I just thought I'd post to give people an idea of why I'm amused by this thread. I see a real disconnect between what is said about CNC produced wood products and CNC produced woodworking tools.


----------



## kolwdwrkr (Jul 27, 2008)

lwllms, if you need someone to test your planes I'll gladly give you a mailing address and do the tests for free ;-). All I ask is to get one of each kind available and we have a deal. LOL


----------



## DaleM (Feb 18, 2009)

I don't have any experience with using a CNC router, but as I understand them, or at least the commercially produced ones, they can't undercut a carving at all to give it a greater sense of depth can they? Everything I've seen so far lacked that, which is what sets apart a real hand-carved piece to me. That's what carvers should emphasize I guess if they want to push their product to someone as being better than what a CNC machine can do.


----------



## oldworld124 (Mar 2, 2008)

CNC machines have their place in woodworking. Will they do everything? For now, NO. As for carving, just take a look at the work of one of our own LJ's accomplishments. Dilo Marcio Fernandino I do not think there will be a CNC machine capable of this type of intricate work. To make money, maybe a CNC is the correct path to take. However, there will always be a few talented craftsmen who will carry on the carving by hand tradition. I have seen some great carvers through the years. They can do things with a chisel that is just amazing. I accept both ways of carving. Some carvers will use the CNC to remove the bulk of the project and then do the final carving. The machine is actually saving the carvers valuable time and allows them to concentrate on the details and quality of the piece. John


----------



## Ottis (Apr 17, 2009)

There will ALWAYS be those who will not pay for quality…but want the looks of quality. Nothing drives me more nuts than when a person looks through one of my catalogs…goes …"OOOOOOO…aaaahhhhh…very pretty…How much for something like this ?" When I give them a price…they choke and always say something like "I can buy something like this at the furniture store for a fraction of that !!" To which I always say.."Then go buy it !!" My card says "Heirloom quality, One-of-a-kind pieces of *HANDMADE *Furniture.
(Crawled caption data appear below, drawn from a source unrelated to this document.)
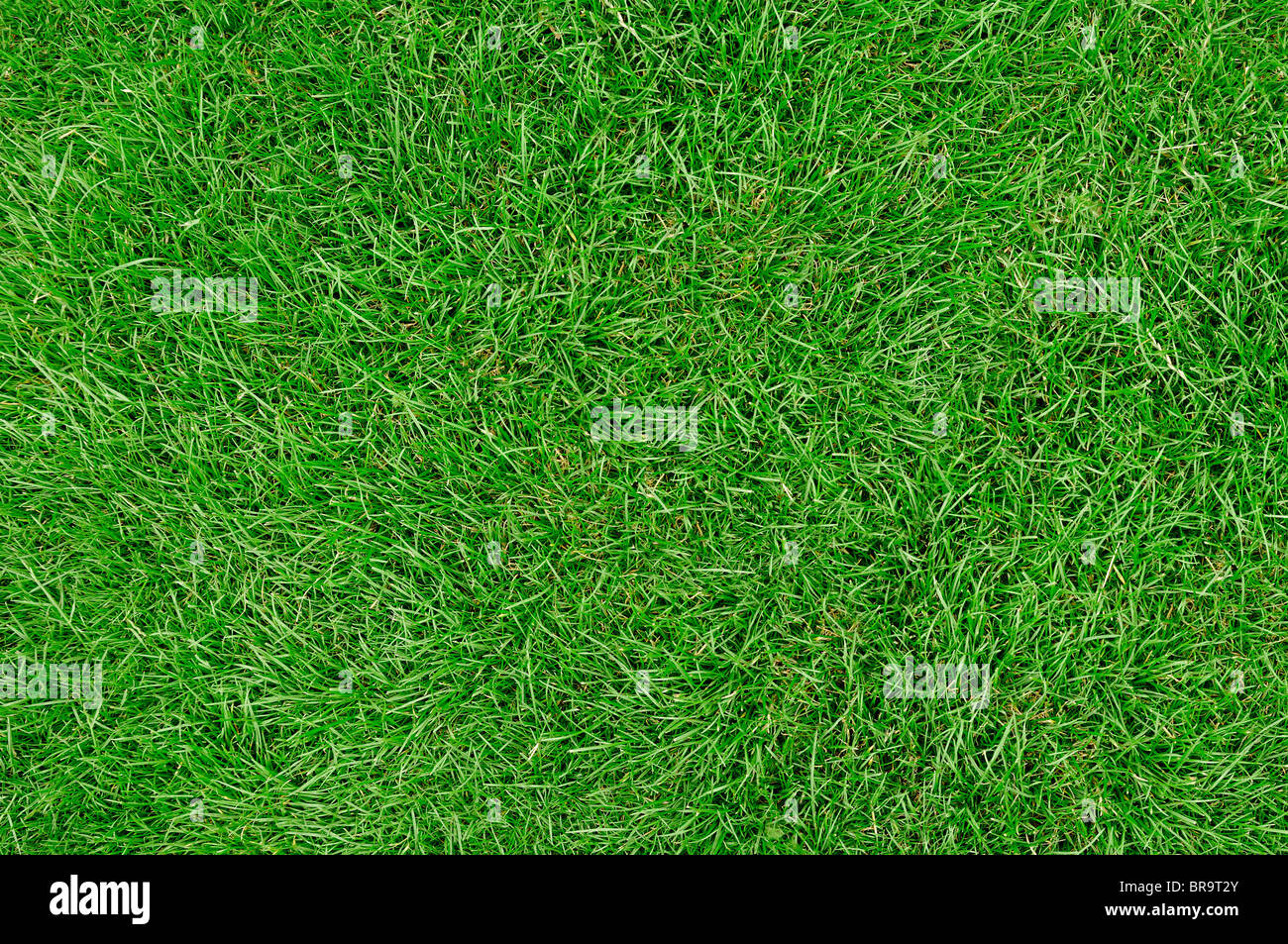 Grass Lawn, Close Up. - Stock Image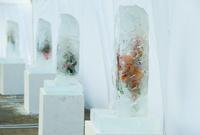 В Киеве открылась выставка замороженных цветов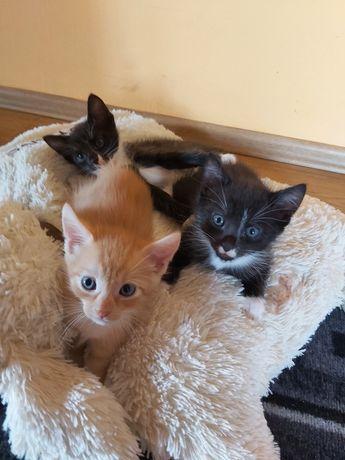 Oddam trzy małe kotki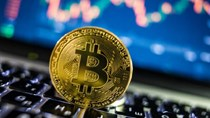 Giá bitcoin hôm nay 11/6 trên 36.000 USD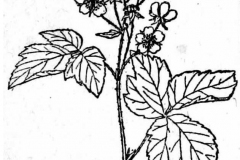 Sketch-of-Dewberry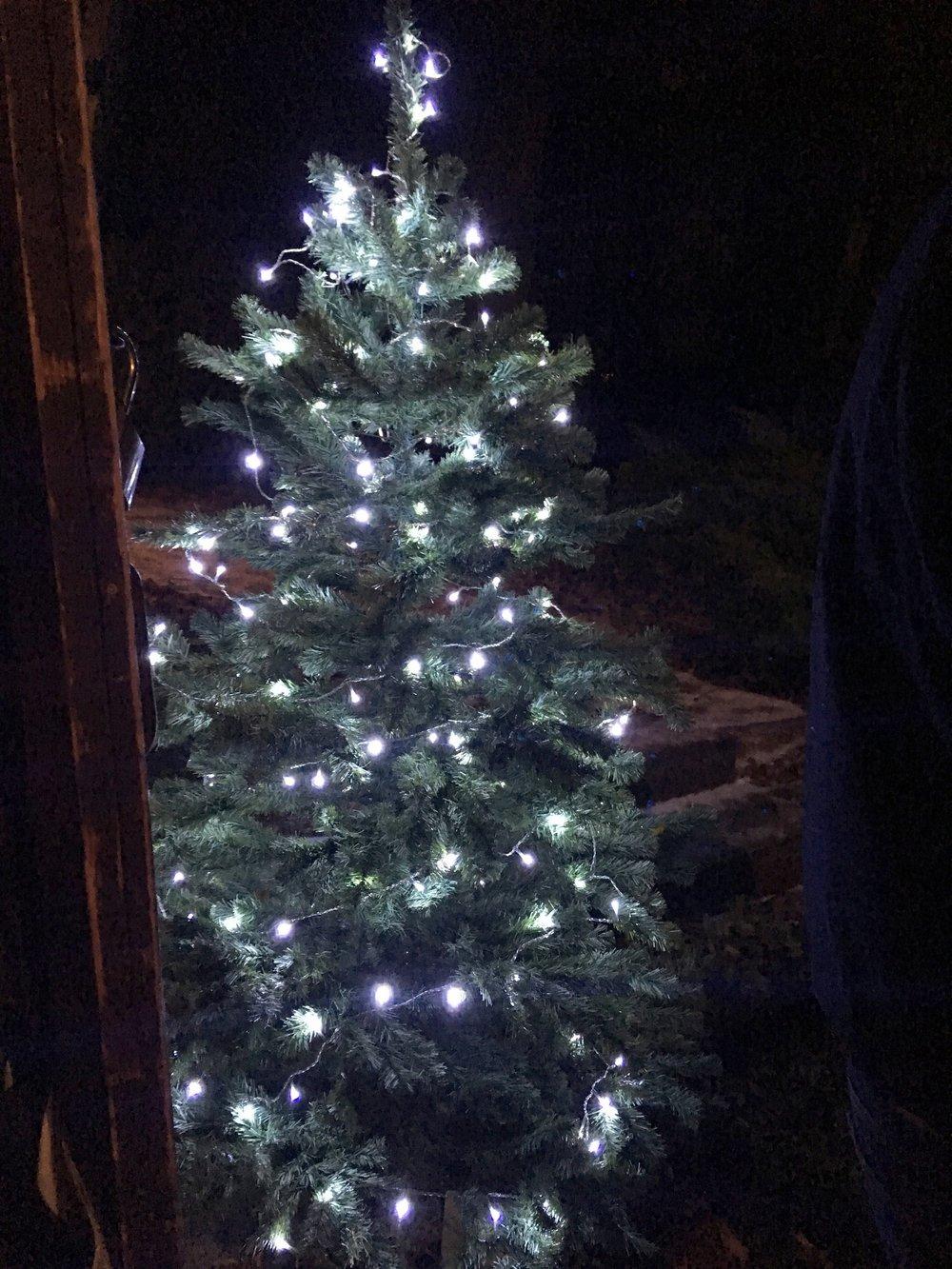 10.12.17_AYC_Weihnachtsgrillen_cme_IMG_1849.jpg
But so far I have been VERY lucky with my new business…..there is allot of "Old money" people who live here…and when they see my work and carvings…and they hear the words "Handmade" and "Custom One-of-a-kind"...their eyes brighten up and I know I have a new customer.

SO to answer your question….many will never pay for the days/weeks/months it may take to make a piece of handmade one-of-a-kind piece of work….they will just go to the local furniture store and buy something mass produced off of the assembly line. And in a few years the will buy another, and another, and another.

BUT…there will always be those "Few"...that want something that is "Custom" and "One-Of-A-Kind"...maybe to show off to their friends…maybe to pass on to their children and Grandchildren…Or maybe just because they can afford it and want something that is quality made, unique and will out last them.

Even if I could not or can not make a living off of this (Business is still new in a way…but growing by the day), and had to stick with my remodeling business….I would still do it in my spare time and give the pieces away as gifts to family and friends.

Other than the joy my family brings me….nothing makes me more happy than just working in the shop with wood. Just something about starting off with some rough lumber laying in my floor…and ending up with something that may be a treasured family heirloom, passed down from parent to child for generations (Or sold in the next garage sale,lol) just makes me smile…almost like I am creating something…almost like I am giving life to the piece hiding in the wood.

So…is the CNC killing off the woodcarver or woodworker ????...not in my life time anyways !!


----------



## danzaland (Jul 7, 2009)

CNC is a tool. The machine can only do so much. I worked as a Timberframer and we had a Hundegger CNC machine that did do quite a bit of the work but there were always mortise corners and housing corners to square out, and things to fix that the Hun could not get. There were even times it would not do a mortise. Some people care. Some don't. Everything has it's place. We need to educate consumers about what they are buying, and if they value cheap over quality, you will never change their mind. You get what you pay for.


----------



## roman (Sep 28, 2007)

Most CNC work on an X Y and Z axis…......few of those do any carving, if any. Spend another 1 or 2 hundred thousand and the CNC works on X Y Z and A and B axis…..........they carve things out in a hurry. Spend another 1 or 2 hundred thousand and they come with a robotic duplicator…............a carving master knocks out an original and the machine traces it….............very, very cool tool.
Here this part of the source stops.